What needs to be done:
Give a faithful, exact copy of all entries, minus the images.

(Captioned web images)
┌──

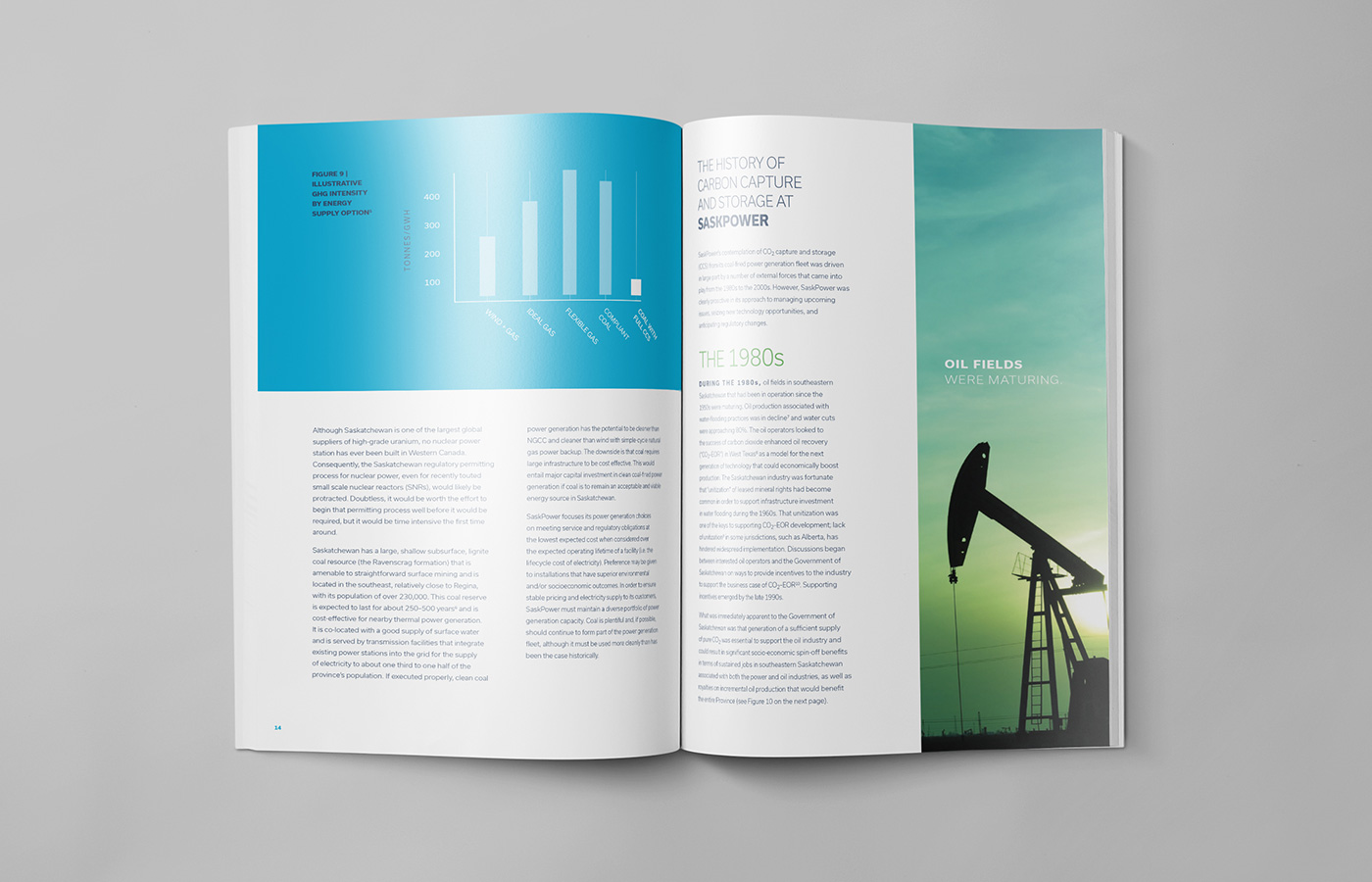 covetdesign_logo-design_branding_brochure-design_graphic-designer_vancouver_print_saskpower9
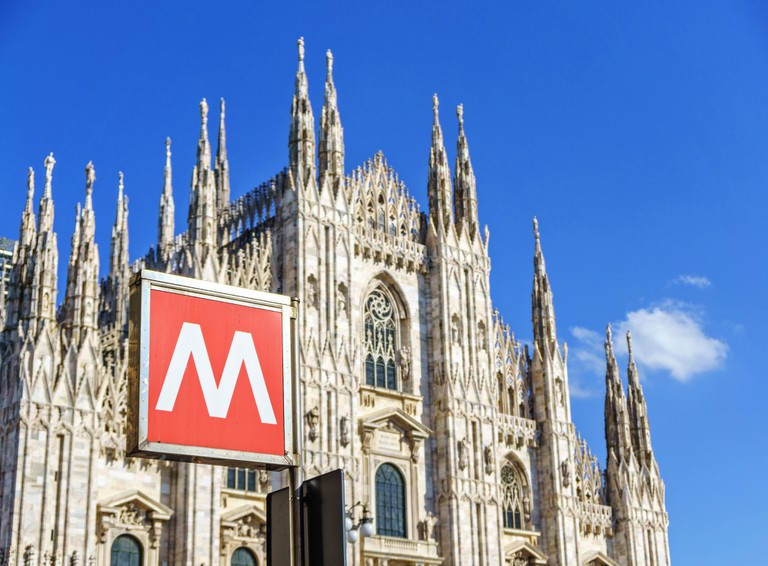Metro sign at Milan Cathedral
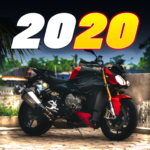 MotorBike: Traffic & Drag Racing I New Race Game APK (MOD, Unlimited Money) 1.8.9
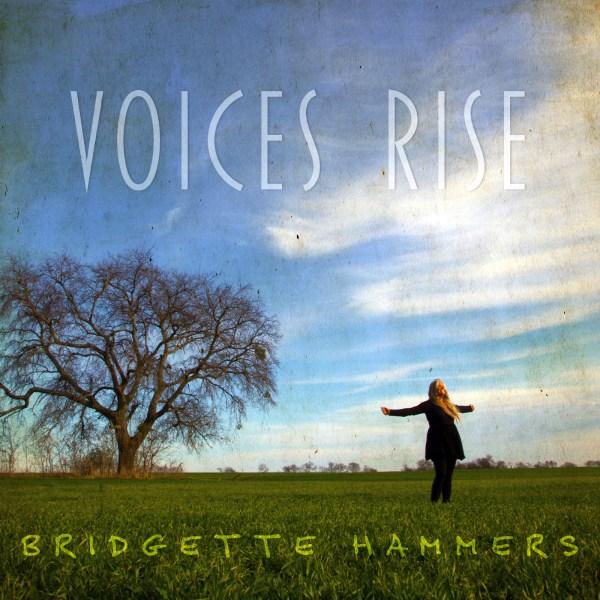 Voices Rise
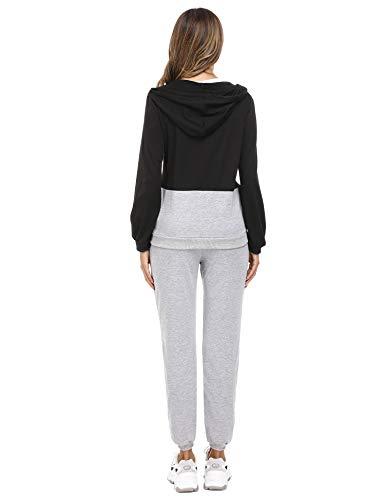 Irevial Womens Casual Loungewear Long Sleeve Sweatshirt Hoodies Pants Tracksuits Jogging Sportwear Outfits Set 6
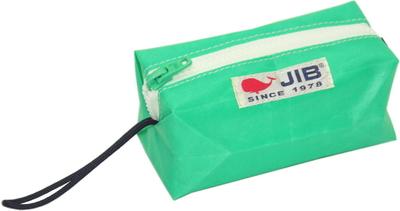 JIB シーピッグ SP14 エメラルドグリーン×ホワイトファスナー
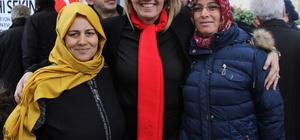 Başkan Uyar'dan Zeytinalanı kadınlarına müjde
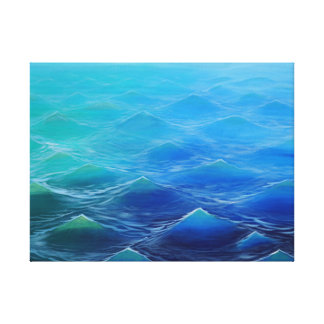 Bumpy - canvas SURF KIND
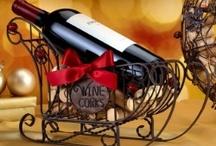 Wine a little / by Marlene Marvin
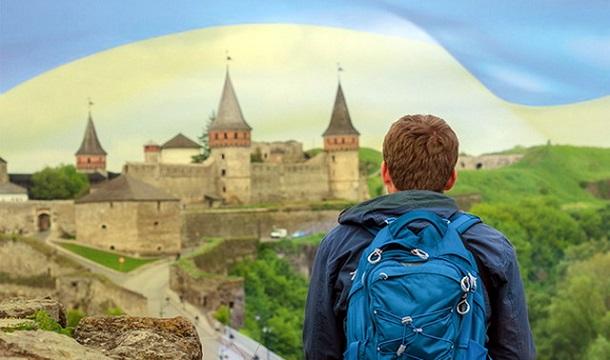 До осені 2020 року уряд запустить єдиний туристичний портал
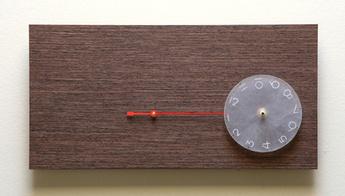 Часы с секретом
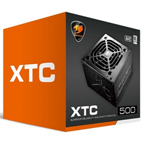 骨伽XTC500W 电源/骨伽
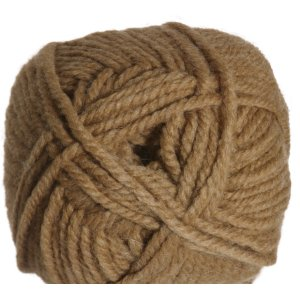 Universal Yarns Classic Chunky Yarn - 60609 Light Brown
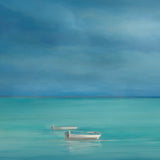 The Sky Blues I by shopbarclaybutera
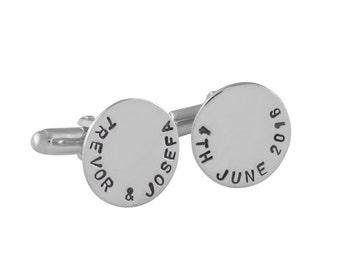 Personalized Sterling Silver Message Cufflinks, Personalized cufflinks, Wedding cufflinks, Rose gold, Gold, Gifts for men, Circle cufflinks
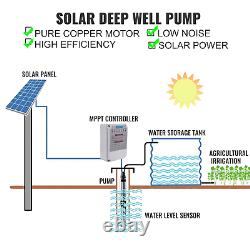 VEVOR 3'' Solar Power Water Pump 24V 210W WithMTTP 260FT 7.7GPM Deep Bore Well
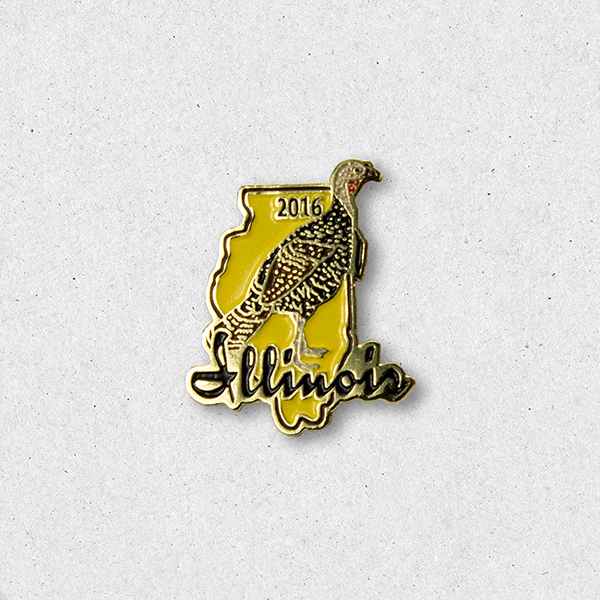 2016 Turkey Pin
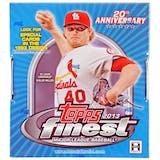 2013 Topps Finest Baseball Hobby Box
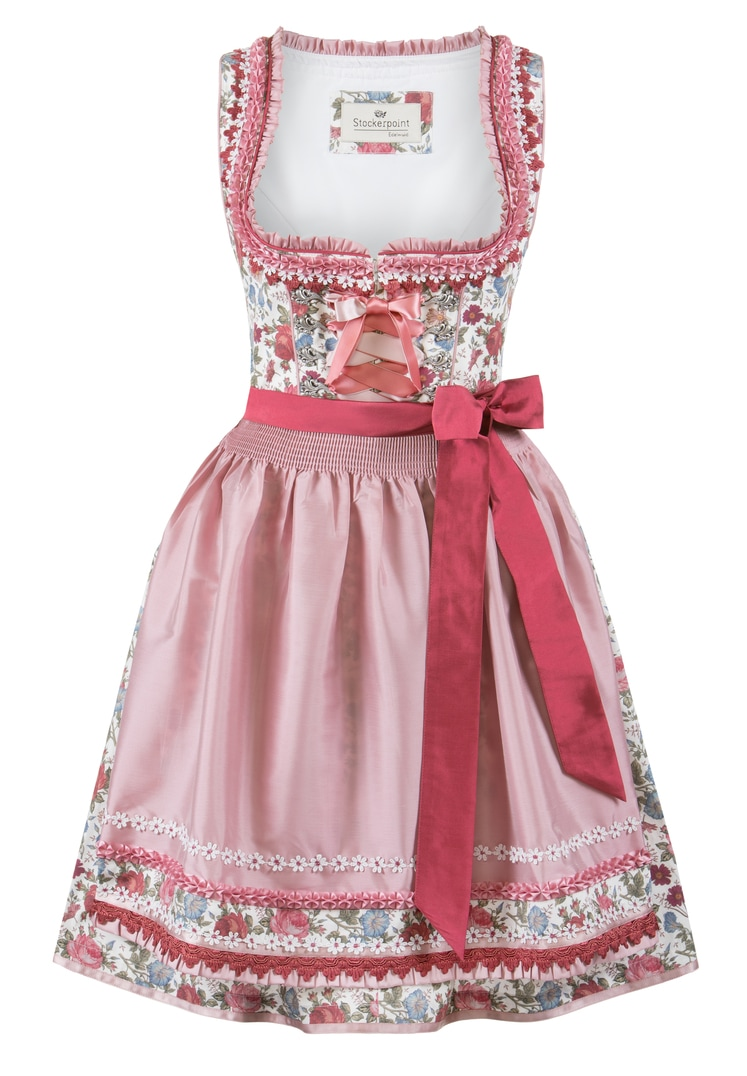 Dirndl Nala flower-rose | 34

└──

Exercise answer:
 covetdesign_logo-design_branding_brochure-design_graphic-designer_vancouver_print_saskpower9
Metro sign at Milan Cathedral
 MotorBike: Traffic & Drag Racing I New Race Game APK (MOD, Unlimited Money) 1.8.9
 Voices Rise
 Irevial Womens Casual Loungewear Long Sleeve Sweatshirt Hoodies Pants Tracksuits Jogging Sportwear Outfits Set 6
 JIB シーピッグ SP14 エメラルドグリーン×ホワイトファスナー
 Başkan Uyar'dan Zeytinalanı kadınlarına müjde
 Bumpy - canvas SURF KIND
 Wine a little / by Marlene Marvin
 До осені 2020 року уряд запустить єдиний туристичний портал
 Часы с секретом
 骨伽XTC500W 电源/骨伽
 Universal Yarns Classic Chunky Yarn - 60609 Light Brown
 The Sky Blues I by shopbarclaybutera
 Personalized Sterling Silver Message Cufflinks, Personalized cufflinks, Wedding cufflinks, Rose gold, Gold, Gifts for men, Circle cufflinks
 VEVOR 3'' Solar Power Water Pump 24V 210W WithMTTP 260FT 7.7GPM Deep Bore Well
 2016 Turkey Pin
 2013 Topps Finest Baseball Hobby Box
 Dirndl Nala flower-rose | 34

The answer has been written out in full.